----- Records provided

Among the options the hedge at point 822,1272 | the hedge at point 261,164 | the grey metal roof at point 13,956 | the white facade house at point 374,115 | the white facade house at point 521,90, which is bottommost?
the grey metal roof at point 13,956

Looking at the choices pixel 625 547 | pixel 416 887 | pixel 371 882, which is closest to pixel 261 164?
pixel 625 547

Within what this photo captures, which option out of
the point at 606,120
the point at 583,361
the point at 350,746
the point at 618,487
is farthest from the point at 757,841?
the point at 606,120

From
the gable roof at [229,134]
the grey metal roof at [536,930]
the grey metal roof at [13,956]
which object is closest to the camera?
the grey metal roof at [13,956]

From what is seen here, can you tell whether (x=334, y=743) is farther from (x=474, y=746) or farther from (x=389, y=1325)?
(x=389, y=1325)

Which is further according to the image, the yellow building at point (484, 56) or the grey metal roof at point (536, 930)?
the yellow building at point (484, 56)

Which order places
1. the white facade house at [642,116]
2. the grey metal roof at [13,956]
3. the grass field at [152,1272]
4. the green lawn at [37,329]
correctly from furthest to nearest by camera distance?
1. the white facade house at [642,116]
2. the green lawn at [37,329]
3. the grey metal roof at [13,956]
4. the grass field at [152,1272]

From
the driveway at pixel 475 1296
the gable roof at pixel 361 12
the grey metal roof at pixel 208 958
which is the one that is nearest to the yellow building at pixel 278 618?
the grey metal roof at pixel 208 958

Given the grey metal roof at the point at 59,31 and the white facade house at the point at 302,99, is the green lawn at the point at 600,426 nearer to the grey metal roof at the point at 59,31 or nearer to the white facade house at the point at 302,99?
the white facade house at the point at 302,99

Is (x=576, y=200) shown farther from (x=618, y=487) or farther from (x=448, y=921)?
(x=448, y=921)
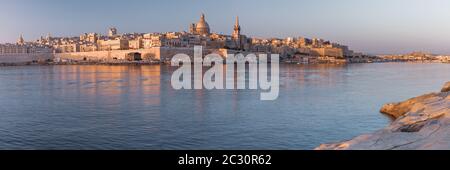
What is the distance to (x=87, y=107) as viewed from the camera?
8953mm

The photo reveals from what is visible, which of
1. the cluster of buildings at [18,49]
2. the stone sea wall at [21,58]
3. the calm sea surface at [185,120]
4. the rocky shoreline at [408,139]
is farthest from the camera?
the cluster of buildings at [18,49]

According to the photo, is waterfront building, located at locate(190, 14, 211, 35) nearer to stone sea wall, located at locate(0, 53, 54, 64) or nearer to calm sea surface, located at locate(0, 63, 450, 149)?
stone sea wall, located at locate(0, 53, 54, 64)

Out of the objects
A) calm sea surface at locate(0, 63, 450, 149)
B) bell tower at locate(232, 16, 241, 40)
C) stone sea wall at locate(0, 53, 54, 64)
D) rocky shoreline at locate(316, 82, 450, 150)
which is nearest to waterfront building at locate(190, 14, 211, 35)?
bell tower at locate(232, 16, 241, 40)

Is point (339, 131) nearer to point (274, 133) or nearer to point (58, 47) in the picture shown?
point (274, 133)

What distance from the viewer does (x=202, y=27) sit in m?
75.8

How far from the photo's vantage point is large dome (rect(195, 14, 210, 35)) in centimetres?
7532

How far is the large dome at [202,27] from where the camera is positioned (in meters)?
75.3

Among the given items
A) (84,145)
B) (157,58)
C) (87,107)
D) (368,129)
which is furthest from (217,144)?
(157,58)

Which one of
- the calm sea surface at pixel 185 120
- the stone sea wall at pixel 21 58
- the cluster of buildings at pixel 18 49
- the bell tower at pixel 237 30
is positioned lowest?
the calm sea surface at pixel 185 120

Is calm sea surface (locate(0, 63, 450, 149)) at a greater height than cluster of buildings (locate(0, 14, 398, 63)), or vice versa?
cluster of buildings (locate(0, 14, 398, 63))
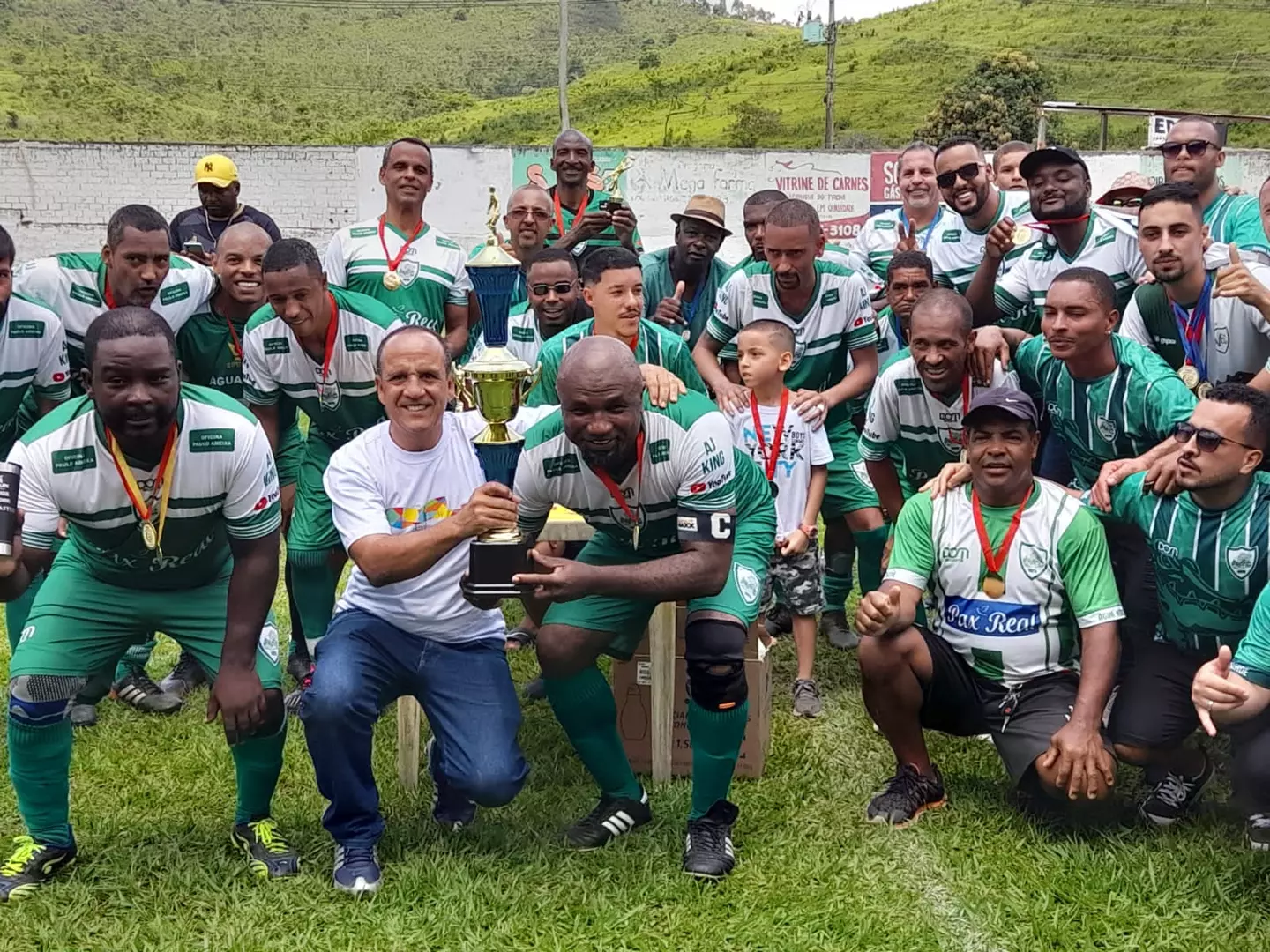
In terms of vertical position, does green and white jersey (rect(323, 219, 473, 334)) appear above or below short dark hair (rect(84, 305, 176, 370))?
above

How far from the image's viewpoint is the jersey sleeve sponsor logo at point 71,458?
421cm

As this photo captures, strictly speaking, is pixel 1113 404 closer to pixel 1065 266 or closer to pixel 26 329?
pixel 1065 266

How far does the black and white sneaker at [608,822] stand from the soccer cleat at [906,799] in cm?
91

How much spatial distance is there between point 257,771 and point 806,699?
105 inches

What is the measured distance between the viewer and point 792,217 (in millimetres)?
6152

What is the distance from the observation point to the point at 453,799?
15.9 feet

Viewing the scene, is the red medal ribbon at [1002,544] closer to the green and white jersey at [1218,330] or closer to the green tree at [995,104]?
the green and white jersey at [1218,330]

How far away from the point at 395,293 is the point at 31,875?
11.3ft

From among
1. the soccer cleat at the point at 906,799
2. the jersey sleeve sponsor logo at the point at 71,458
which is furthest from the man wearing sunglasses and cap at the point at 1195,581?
the jersey sleeve sponsor logo at the point at 71,458

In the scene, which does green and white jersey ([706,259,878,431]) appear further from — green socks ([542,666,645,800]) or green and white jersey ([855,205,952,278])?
green socks ([542,666,645,800])

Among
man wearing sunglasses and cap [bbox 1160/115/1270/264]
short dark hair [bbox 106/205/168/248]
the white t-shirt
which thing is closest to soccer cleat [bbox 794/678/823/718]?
the white t-shirt

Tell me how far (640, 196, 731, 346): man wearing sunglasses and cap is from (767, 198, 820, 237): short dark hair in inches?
33.2

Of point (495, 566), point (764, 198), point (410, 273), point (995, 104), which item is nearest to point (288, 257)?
point (410, 273)

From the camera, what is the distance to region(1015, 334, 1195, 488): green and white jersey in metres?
4.91
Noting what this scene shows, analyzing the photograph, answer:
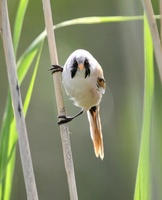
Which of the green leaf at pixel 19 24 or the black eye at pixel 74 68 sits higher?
the green leaf at pixel 19 24

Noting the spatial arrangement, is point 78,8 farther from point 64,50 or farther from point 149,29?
point 149,29

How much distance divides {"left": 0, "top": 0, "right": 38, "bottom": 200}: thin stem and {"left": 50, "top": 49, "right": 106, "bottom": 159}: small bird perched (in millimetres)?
298

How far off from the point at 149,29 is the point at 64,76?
0.40 metres

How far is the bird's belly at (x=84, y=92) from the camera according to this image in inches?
56.6

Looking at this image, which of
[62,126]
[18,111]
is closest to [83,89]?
[62,126]

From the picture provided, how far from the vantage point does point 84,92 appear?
1458mm

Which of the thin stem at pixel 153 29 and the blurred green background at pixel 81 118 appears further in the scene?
the blurred green background at pixel 81 118

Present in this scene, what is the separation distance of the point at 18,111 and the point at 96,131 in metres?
0.42

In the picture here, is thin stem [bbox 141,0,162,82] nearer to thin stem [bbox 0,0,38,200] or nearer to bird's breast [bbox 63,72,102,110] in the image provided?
thin stem [bbox 0,0,38,200]

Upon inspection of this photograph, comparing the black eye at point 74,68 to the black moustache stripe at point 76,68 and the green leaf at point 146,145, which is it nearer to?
the black moustache stripe at point 76,68

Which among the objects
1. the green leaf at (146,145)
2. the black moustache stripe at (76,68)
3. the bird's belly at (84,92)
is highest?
the black moustache stripe at (76,68)

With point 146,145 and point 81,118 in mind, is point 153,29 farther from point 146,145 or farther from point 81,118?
point 81,118

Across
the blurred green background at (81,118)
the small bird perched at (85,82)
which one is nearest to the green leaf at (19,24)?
the small bird perched at (85,82)

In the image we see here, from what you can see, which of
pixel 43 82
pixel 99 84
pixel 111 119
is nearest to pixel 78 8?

----------

The problem = Lay out the part of the records that opens with the line containing "Which order places" and closes with the line containing "2. the green lawn at [37,329]", both included, as a Markdown table with the columns Row and Line. Number each row and leave out any blank lines.

The output =
| Row | Line |
|---|---|
| 1 | Which order places |
| 2 | 1. the white facade house at [642,116] |
| 3 | 2. the grey metal roof at [13,956] |
| 4 | 3. the grass field at [152,1272] |
| 5 | 4. the green lawn at [37,329] |
| 6 | correctly from furthest to nearest by camera distance? |
| 7 | 1. the white facade house at [642,116] |
| 8 | 2. the green lawn at [37,329] |